Alabama QB Ty Simpson (15)
Alabama QB Ty Simpson (15) | SARAH PHIPPS/THE OKLAHOMAN / USA TODAY NETWORK via Imagn Images

Free beer tomorrow, and next year’s quarterback class will be better. Only tomorrow never comes, that Miller Lite still costs five bucks, and NFL evaluators are still unhappy with the amount of talent coming out of college football at the most important position. 

This time last year, as Drew Allar announced his return to Penn State, Cade Klubnik went back to Clemson, and Garrett Nussmeier stayed put at LSU, draftniks waxed poetic about how 2026 was going to be a loaded quarterback class. Instead, Fernando Mendoza won the Heisman Trophy and emerged as a clear top pick, while Allar, Klubnik, and Nussmeier all faded from the first round conversation with woeful senior seasons. 

Ty Simpson isn’t about the make the same mistake. 

Ty Simpson avoids senior slump, forgoes final year of eligibility for 2026 NFL Draft

On Wednesday, Simpson announced that he’s forgoing his final season of eligibility to enter the 2026 NFL Draft, and reports quickly followed that he and his father, Jason, the head coach at UT Martin, received first-round evaluations from all of the NFL general managers that they contacted. 

It seems, now, after just one year starting at Alabama, that Simpson, despite his lack of experience, is going to be a first-round pick. Though they, too, were imperfect prospects, Allar, Klubnik, and Nussmeier were all receiving similar buzz a year ago. In a draft that saw only Cam Ward and Jaxson Dart come off the board on night one in Green Bay, any of them could have absolutely been in the mix. But they waited for next year, as did many hopeful NFL teams, and now they all might get burned.
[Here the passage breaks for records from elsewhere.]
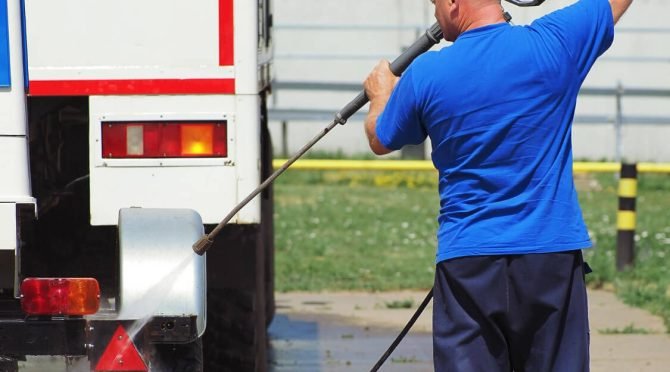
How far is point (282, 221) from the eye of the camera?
1266cm

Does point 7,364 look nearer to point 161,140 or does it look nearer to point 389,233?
point 161,140

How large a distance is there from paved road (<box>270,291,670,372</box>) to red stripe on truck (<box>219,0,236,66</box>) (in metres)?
2.71

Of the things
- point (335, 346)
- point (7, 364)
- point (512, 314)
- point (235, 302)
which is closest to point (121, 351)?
point (7, 364)

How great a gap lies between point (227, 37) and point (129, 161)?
21.1 inches

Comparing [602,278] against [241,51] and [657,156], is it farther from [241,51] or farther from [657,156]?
[657,156]

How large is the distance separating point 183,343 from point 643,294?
5317 millimetres

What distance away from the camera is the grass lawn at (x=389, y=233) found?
32.8 feet

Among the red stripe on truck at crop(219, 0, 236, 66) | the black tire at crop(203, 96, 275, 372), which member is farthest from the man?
the black tire at crop(203, 96, 275, 372)

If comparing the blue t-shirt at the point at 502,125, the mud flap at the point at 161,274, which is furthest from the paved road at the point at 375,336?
the blue t-shirt at the point at 502,125

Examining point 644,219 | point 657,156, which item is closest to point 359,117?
point 657,156

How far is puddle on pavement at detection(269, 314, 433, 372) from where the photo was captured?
24.6 ft

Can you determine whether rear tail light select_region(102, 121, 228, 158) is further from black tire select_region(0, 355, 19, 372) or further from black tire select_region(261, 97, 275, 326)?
black tire select_region(261, 97, 275, 326)

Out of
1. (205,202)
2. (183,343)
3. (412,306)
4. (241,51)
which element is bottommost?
(412,306)

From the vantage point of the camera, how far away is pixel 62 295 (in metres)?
4.58
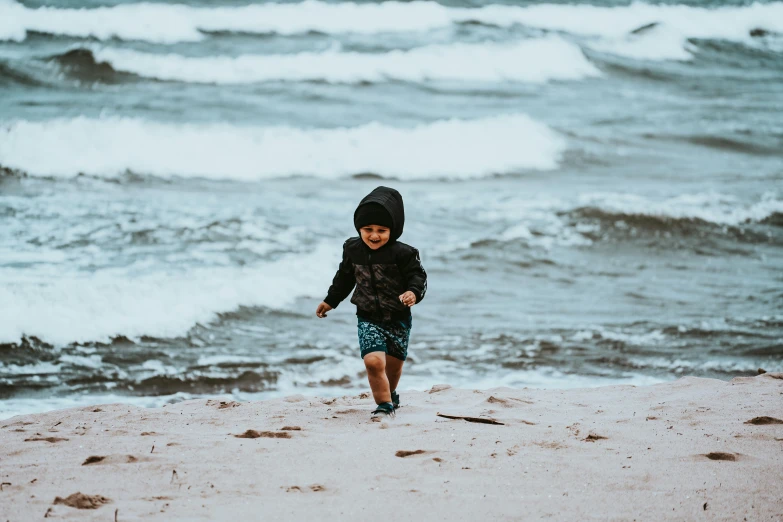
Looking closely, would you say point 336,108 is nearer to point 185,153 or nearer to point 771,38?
point 185,153

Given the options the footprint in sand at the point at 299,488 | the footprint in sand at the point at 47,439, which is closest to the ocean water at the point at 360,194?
the footprint in sand at the point at 47,439

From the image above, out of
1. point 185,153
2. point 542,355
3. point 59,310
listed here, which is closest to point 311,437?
point 542,355

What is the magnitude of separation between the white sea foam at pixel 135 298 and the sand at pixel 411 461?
2.66 metres

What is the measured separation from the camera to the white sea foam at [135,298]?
7285 millimetres

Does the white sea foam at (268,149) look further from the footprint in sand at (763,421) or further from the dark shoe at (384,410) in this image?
the footprint in sand at (763,421)

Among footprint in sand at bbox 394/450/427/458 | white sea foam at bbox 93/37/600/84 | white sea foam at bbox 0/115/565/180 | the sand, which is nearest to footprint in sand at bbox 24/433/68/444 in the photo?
the sand

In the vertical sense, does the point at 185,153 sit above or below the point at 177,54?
below

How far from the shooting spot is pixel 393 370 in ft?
15.1

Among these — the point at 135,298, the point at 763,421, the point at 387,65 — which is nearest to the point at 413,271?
the point at 763,421

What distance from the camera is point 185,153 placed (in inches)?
654

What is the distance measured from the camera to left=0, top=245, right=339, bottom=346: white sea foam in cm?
729

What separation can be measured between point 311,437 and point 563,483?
126 cm

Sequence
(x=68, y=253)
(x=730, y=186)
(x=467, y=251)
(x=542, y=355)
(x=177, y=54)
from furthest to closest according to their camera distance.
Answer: (x=177, y=54) → (x=730, y=186) → (x=467, y=251) → (x=68, y=253) → (x=542, y=355)

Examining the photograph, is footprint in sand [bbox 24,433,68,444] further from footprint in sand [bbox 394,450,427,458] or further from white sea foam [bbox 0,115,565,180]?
white sea foam [bbox 0,115,565,180]
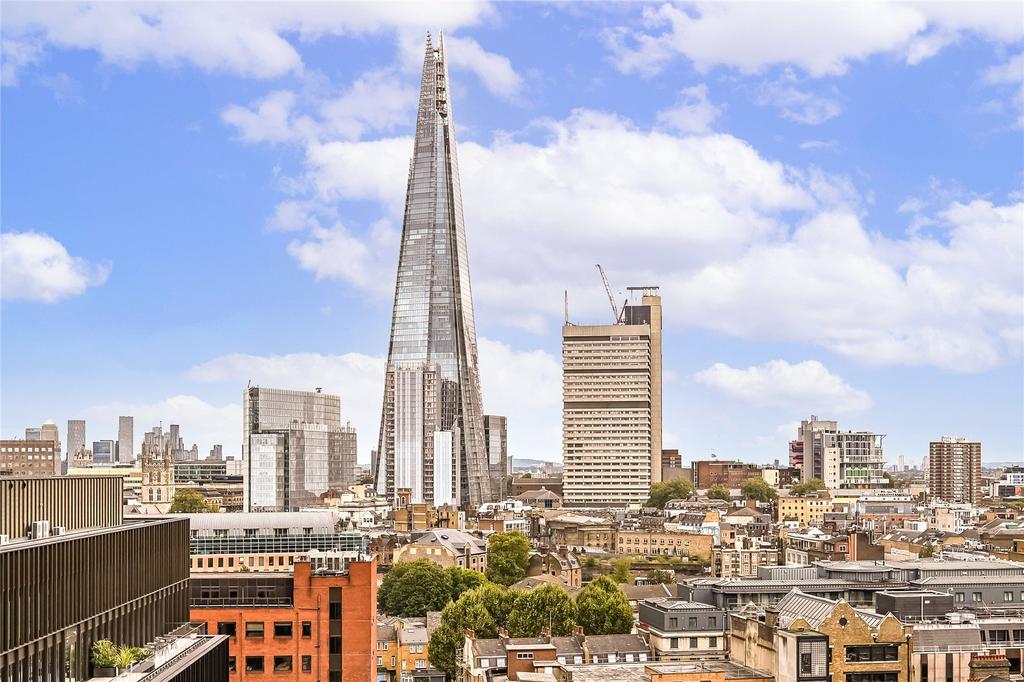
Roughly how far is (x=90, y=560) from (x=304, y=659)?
3545cm

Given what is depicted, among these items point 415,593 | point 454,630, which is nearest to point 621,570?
point 415,593

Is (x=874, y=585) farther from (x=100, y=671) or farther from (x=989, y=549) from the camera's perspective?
(x=989, y=549)

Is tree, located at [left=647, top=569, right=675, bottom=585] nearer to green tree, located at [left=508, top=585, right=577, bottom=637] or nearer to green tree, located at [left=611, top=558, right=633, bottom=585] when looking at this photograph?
green tree, located at [left=611, top=558, right=633, bottom=585]

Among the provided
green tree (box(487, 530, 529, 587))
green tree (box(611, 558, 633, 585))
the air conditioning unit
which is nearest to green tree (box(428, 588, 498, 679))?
green tree (box(611, 558, 633, 585))

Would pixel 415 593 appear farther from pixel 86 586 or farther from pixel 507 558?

This year, in a class that has a clear top two with Mendoza and Oregon’s Dante Moore, Simpson can slot into the QB3 slot. Maybe he would've played his way up to QB1 next year, in what--you'll never guess-- is expected to be a much better quarterback class. Or, maybe he would've struggled, gotten injured, and fallen out of the discussion altogether. If you have a chance to go Round 1, it's not worth taking that risk.

The NIL money that players, especially quarterbacks, can make to return to college has curbed many players’ desire to make the jump to the NFL as soon as possible. That’s a good thing for NFL teams that prefer to have as much information as possible when drafting a quarterback and prefer the player they're selecting to be as close to a finished product as possible. It’s also a good thing for players to have multiple options to make life-changing income. 

However, even if it's high-end money around the $5 million mark that Simpson would have commanded to come back to Alabama or in the transfer portal, that pales in comparison to the multi-year guarantees that players command as a first-round pick by the NFL’s rookie scale contracts. Even pick No. 32 is slotted for over $16 million across four years with a fifth-year option. 

Later round selections don’t carry nearly the guarantees that first-rounders do, and those players hardly ever get a real opportunity to win the starting job wherever they land. That’s the uphill battle that Allar, Klubnik, and Nussmeier will all face as they begin their NFL journeys, while Simpson, who learned from their mistakes, will hear his name called much earlier in Pittsburgh.